* DIRECTIVE 1 *
Collect every line of the entries below that contains the string "farthest", treating uppercase and lowercase letters as distinct.

* EXTRACTED TEXT *
***

So, this made me laugh and scratch my head at the same time.
I had a feedback from some colleagues stating they were having strange results running a given type of computation. Long story short, I then debugged the code using their input data, and realised that it was a bug of this type:
skip = 1
do while (skip <= NM_EFF__ .and. peak_ext_lims_(2, skip) <= bpw_ext_2)
skip = skip + 1
enddo
In fact, their example was that the second conditon was never met for any index in subscript 2. But, to avoid overflow (which actually happened), I put the first guard condition, to bound the increasing of the index skip. But clearly, not meeting the first condition didn’t help avoiding evaluating the second peak_ext_lims_(2, skip) <= bpw_ext_2, which at that moment, was reading one-index-off the allowed range.
I mean, shouldn’t binary logical .and. avoid evaluating the next conditions as soon as it detects a 0-evaluated one?
The Fortran standard neither requires nor prohibits such short-circuiting, and if you want condition A to be evaluated before condition B, you must write
if (A) then
if (B) then
! do something
end if
end if
The committee has discussed short-circuiting many times. The sentiment is generally against implicit short-circuiting, as the standard currently allows evaluation of any equivalent expression to any degree of completeness. Requiring short-circuiting would hinder some optimizations.

***

(Stored dataset items)

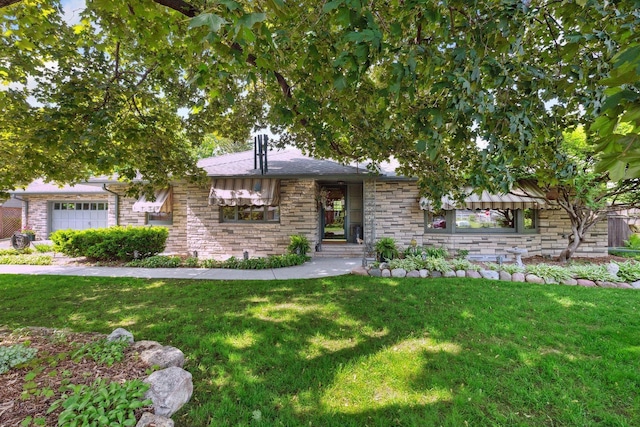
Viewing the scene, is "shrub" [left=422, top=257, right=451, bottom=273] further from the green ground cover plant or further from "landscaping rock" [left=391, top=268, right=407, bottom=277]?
the green ground cover plant

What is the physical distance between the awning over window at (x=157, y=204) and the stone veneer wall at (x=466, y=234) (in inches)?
319

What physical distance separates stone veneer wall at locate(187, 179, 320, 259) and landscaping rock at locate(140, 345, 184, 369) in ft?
23.2

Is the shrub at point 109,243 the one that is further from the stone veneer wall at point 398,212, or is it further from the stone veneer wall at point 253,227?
the stone veneer wall at point 398,212

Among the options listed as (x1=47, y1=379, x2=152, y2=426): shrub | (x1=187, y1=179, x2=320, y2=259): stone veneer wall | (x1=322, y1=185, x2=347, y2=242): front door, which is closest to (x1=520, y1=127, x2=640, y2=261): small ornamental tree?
(x1=322, y1=185, x2=347, y2=242): front door

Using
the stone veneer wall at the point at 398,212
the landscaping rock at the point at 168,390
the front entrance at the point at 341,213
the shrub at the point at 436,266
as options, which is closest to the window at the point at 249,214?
the front entrance at the point at 341,213

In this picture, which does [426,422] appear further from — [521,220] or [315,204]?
[521,220]

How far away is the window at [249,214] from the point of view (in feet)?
34.7

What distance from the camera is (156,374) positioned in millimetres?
2678

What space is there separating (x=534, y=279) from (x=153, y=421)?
798cm

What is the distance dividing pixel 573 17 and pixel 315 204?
837 cm

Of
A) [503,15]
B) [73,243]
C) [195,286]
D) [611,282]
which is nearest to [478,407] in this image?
[503,15]

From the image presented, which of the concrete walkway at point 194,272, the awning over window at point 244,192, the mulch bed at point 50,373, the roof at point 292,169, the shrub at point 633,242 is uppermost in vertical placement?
the roof at point 292,169

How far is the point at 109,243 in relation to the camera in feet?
30.3

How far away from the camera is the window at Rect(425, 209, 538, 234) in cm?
1005
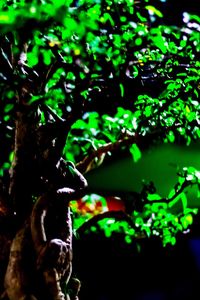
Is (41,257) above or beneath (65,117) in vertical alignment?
beneath

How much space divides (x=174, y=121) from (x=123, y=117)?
2.74ft

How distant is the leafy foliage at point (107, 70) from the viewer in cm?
280

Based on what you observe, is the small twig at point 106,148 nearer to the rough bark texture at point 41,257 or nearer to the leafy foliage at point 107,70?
the leafy foliage at point 107,70

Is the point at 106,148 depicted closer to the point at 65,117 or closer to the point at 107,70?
the point at 65,117

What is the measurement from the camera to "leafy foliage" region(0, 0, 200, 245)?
280 centimetres

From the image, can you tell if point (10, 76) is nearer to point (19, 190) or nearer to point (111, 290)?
point (19, 190)

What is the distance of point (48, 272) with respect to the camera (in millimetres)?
3740

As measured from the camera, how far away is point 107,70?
3.71 metres

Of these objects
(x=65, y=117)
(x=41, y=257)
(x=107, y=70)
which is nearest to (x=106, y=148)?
(x=65, y=117)

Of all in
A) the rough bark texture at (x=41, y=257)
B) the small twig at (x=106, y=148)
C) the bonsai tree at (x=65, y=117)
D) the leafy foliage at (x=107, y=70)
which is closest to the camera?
the leafy foliage at (x=107, y=70)

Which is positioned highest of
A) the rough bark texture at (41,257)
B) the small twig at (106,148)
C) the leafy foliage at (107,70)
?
the leafy foliage at (107,70)

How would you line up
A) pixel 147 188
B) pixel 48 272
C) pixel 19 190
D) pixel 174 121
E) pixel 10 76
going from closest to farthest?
1. pixel 10 76
2. pixel 48 272
3. pixel 19 190
4. pixel 174 121
5. pixel 147 188

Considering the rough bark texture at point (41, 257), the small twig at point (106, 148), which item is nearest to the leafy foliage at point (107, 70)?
the small twig at point (106, 148)

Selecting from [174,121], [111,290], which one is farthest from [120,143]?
[111,290]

***

* DIRECTIVE 2 *
Write the next part of the Fortran short-circuit evaluation discussion above, beginning immediately after its final sentence.

* EXPECTED OUTPUT 1 *
going from closest to farthest?
Selecting from [174,121], [111,290], which one is farthest from [120,143]?

* EXPECTED OUTPUT 2 *
The programmer is required to write the expression such that it doesn’t matter which way the compiler chooses to evaluate it. This gives the compiler the maximum flexibility in the evaluation order, factoring out common subexpressions, lifting expressions outside of loops, and so on.
As noted above, this does not place any constraints on the programmer who might prefer a specific evaluation order. In this case, the programmer can use nested if statements to achieve that order.
In this sense, the fortran semantics choice is optimal, and one wonders why all languages don’t do it this way.
do skip = 1, NM_EFF_
if (peak_ext_lims(2, skip)>bpw_ext_2) exit
end do
And you can check if the condition have been met by looking at the value of the variable skip after the loop.
It will be equal to NM_EFF_ + 1 if the condition have not been met.
This looks like it constructs an intermediate logical array and then searches for the location of the first .true. value, but most compilers will optimize away the intermediate array and inline the tests. In this case, skip would be zero if no element is found.
If you are only interested if there is a successful test somewhere in the array, but you don’t care about its array index, then
if ( any(peak_ext_lims(2, 1:NM_EFF_)>bpw_ext_2) ) then
! test successful, do whatever is appropriate...
endif
would work. The compiler would typically optimize away the intermediate logical array in this expression too.
I don’t think there is any performance differences in any of these choices, so the best option is the one that is the simplest and clearest code. That depends in part on what happens after this test and if/how the integer skip is used.
This looks interesting, since I do care about the index, if it exists.
And since the array is actually sorted in increasing order, a binary search would be best (which maybe findloc hides behind?), but didn’t put it in place since usually here we deal with small array sizes.
I apprecciate the hint, thanks!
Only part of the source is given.